** SUPPLIED PASSAGE **
###
Article Text
Abstract
Background The purpose of an Emergency Department (ED) is to identify ill or deteriorating patients, but discharge well patients. The public increasingly seeks medical help for mild conditions. Since the addition of the “Paediatric Observation Priority Score” (POPS) into our ED, and the addition of an electronic recording system, we have analysed the group scoring 0, to see if those patients could be confidently discharged from hospital.
Methods Ethical and Information Governance Board approval was obtained to record the eight domains of POPS: heart rate, respiratory rate, saturations, temperature, work of breathing, AVPU, key features of past medical history and the parameter of nursing concern. Data was entered electronically during initial assessment on arrival. No concern in any of the 8 parameters scores 0. Variation outside of APLS-derived physiological values or the other parameters scores 1 or 2 points, leading to maximum of 16. Data was collected between August and December 2012 on all children 0–15 presenting with illness (rather than injury). Patient discharge disposition, and ED investigations or treatments were merged with the data file. Patients presenting directly to the resuscitation room were not included in the data set.
###
** SUPPLIED DATA **

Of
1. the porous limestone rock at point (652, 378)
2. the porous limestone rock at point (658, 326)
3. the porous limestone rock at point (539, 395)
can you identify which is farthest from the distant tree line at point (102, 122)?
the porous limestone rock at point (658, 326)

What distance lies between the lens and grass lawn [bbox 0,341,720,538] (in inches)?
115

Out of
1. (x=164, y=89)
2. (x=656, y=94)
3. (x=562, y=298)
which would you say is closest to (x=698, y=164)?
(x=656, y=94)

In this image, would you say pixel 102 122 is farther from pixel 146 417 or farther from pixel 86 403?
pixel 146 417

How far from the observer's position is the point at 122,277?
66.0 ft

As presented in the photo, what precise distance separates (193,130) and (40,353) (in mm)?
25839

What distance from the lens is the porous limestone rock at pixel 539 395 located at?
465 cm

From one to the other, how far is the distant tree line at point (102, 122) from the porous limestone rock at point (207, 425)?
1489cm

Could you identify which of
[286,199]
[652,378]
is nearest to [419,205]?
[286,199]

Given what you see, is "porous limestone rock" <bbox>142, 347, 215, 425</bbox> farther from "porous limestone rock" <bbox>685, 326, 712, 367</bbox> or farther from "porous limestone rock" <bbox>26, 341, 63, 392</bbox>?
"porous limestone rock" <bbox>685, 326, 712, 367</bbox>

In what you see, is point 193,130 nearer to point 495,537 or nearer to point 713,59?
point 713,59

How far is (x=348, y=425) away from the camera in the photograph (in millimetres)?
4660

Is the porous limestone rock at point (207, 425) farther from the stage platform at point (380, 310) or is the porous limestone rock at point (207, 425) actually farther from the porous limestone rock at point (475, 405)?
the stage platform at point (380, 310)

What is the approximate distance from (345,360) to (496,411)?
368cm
###
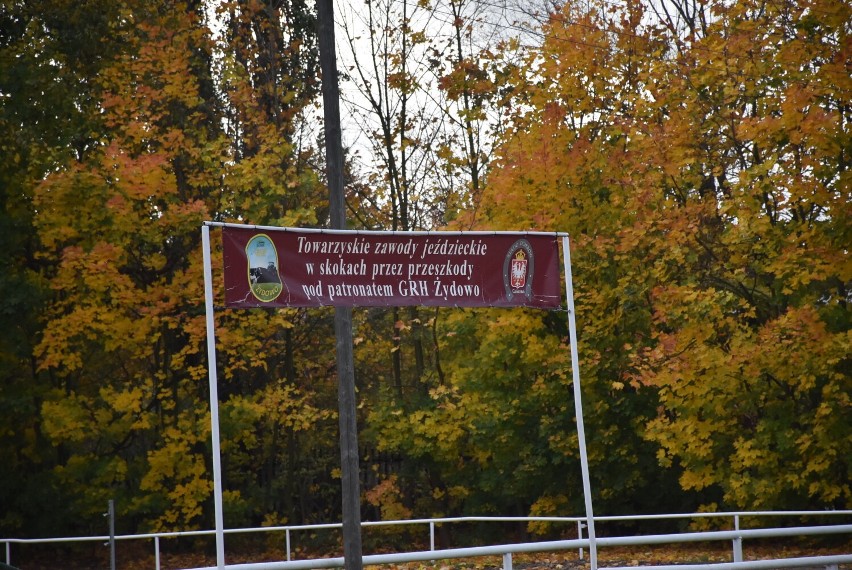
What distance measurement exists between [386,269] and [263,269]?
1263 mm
###
** TASK DETAILS **
According to the POPS abstract, between which months was the data collected? The two listing blocks have no connection to the text.

** EXPECTED OUTPUT **
August and December 2012.